Question

1. in caucasian humans, hair straightness or curliness is thought to be governed by a single pair of alleles showing partial dominance. individuals with straight hair are homozygous for the $i_s$ allele, while those with curly hair are homozygous for the $i_c$ allele. individuals with wavy hair are heterozygous ($i_si_c$). in a population of 1,000 individuals, 245 were found to have straight hair, 393 had curly hair, and 362 had wavy hair.

(a) calculate the allelic frequencies of the $i_s$ and $i_c$ alleles.

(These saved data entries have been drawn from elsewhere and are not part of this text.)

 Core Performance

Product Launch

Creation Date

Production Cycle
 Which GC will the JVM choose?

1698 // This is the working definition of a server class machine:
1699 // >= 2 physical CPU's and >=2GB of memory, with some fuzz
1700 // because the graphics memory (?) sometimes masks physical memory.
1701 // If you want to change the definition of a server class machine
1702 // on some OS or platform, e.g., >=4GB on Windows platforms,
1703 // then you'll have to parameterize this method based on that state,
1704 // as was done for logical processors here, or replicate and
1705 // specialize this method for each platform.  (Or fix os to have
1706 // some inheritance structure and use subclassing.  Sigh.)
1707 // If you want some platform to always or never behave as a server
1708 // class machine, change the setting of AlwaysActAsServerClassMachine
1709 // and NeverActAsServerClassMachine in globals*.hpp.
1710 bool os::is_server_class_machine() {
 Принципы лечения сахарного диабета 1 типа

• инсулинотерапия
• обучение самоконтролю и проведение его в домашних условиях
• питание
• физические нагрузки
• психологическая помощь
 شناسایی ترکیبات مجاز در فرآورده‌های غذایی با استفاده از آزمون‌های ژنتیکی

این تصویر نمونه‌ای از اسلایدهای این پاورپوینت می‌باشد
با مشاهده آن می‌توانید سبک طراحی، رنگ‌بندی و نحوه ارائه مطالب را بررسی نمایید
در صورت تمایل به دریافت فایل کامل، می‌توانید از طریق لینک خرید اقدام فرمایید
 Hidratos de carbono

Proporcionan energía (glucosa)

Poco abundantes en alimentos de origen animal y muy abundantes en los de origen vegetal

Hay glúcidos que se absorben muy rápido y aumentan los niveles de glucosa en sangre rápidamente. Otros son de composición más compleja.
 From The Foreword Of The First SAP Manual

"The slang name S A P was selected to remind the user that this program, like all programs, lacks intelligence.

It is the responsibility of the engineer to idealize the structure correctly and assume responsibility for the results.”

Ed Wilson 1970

phenotype (genotype)	# $i_s$ alleles	# $i_c$ alleles
wavy ($i_si_c$)
curly ($i_ci_c$)
total:
frequency

(b) is this population in hardy - weinberg equilibrium? justify your answer. your explanation should include a chi - square goodness of fit test.

individuals	straight	wavy	curly
observed
($o - e$)
chi - square table	degrees of freedom
p	1	2	3	4	5	6	7	8
0.05	3.84	5.99	7.82	9.49	11.07	12.59	14.07	15.51
0.01	6.64	9.32	11.34	13.28	15.09	16.81	18.48	20.09

Explanation:

Step1: Calculate the total number of alleles

The population has 1000 individuals. Since each individual has 2 alleles for this gene - locus, the total number of alleles is $2\times1000 = 2000$.

Step2: Calculate the number of $I_s$ alleles

Individuals with straight hair ($I_sI_s$) have 2 $I_s$ alleles each. There are 245 straight - haired individuals, so they contribute $245\times2=490$ $I_s$ alleles. Individuals with wavy hair ($I_sI_c$) have 1 $I_s$ allele each. There are 362 wavy - haired individuals, so they contribute 362 $I_s$ alleles. The total number of $I_s$ alleles is $490 + 362=852$.
The frequency of the $I_s$ allele, $p=\frac{852}{2000}=0.426$.

Step3: Calculate the number of $I_c$ alleles

Individuals with curly hair ($I_cI_c$) have 2 $I_c$ alleles each. There are 393 curly - haired individuals, so they contribute $393\times2 = 786$ $I_c$ alleles. Individuals with wavy hair ($I_sI_c$) have 1 $I_c$ allele each. There are 362 wavy - haired individuals, so they contribute 362 $I_c$ alleles. The total number of $I_c$ alleles is $786+362 = 1148$.
The frequency of the $I_c$ allele, $q=\frac{1148}{2000}=0.574$.

Step4: Calculate the expected genotype frequencies under Hardy - Weinberg equilibrium

The expected frequency of $I_sI_s$ is $p^{2}=(0.426)^{2}=0.181$. The expected number of $I_sI_s$ individuals is $0.181\times1000 = 181$.
The expected frequency of $I_sI_c$ is $2pq=2\times0.426\times0.574 = 0.489$. The expected number of $I_sI_c$ individuals is $0.489\times1000 = 489$.
The expected frequency of $I_cI_c$ is $q^{2}=(0.574)^{2}=0.33$. The expected number of $I_cI_c$ individuals is $0.33\times1000 = 330$.

Step5: Calculate the chi - square value

The chi - square formula is $\chi^{2}=\sum\frac{(O - E)^{2}}{E}$, where $O$ is the observed number and $E$ is the expected number.
For straight - haired individuals: $\frac{(245 - 181)^{2}}{181}=\frac{64^{2}}{181}=\frac{4096}{181}\approx22.63$.
For wavy - haired individuals: $\frac{(362 - 489)^{2}}{489}=\frac{(- 127)^{2}}{489}=\frac{16129}{489}\approx33.0$.
For curly - haired individuals: $\frac{(393 - 330)^{2}}{330}=\frac{63^{2}}{330}=\frac{3969}{330}\approx12.03$.
$\chi^{2}=22.63+33.0 + 12.03=67.66$.
The degrees of freedom, $df = 3 - 1=2$ (since there are 3 genotypes).

Step6: Determine if the population is in Hardy - Weinberg equilibrium

Looking at the chi - square table with $df = 2$ and a significance level of 0.05, the critical value is 5.99. Since $\chi^{2}=67.66>5.99$, we reject the null hypothesis that the population is in Hardy - Weinberg equilibrium.

Answer:

(a) The frequency of the $I_s$ allele, $p = 0.426$ and the frequency of the $I_c$ allele, $q = 0.574$.
(b) The population is not in Hardy - Weinberg equilibrium. The chi - square value is 67.66 with 2 degrees of freedom. Since $67.66>5.99$ (the critical value at a 0.05 significance level), we reject the null hypothesis that the population is in Hardy - Weinberg equilibrium.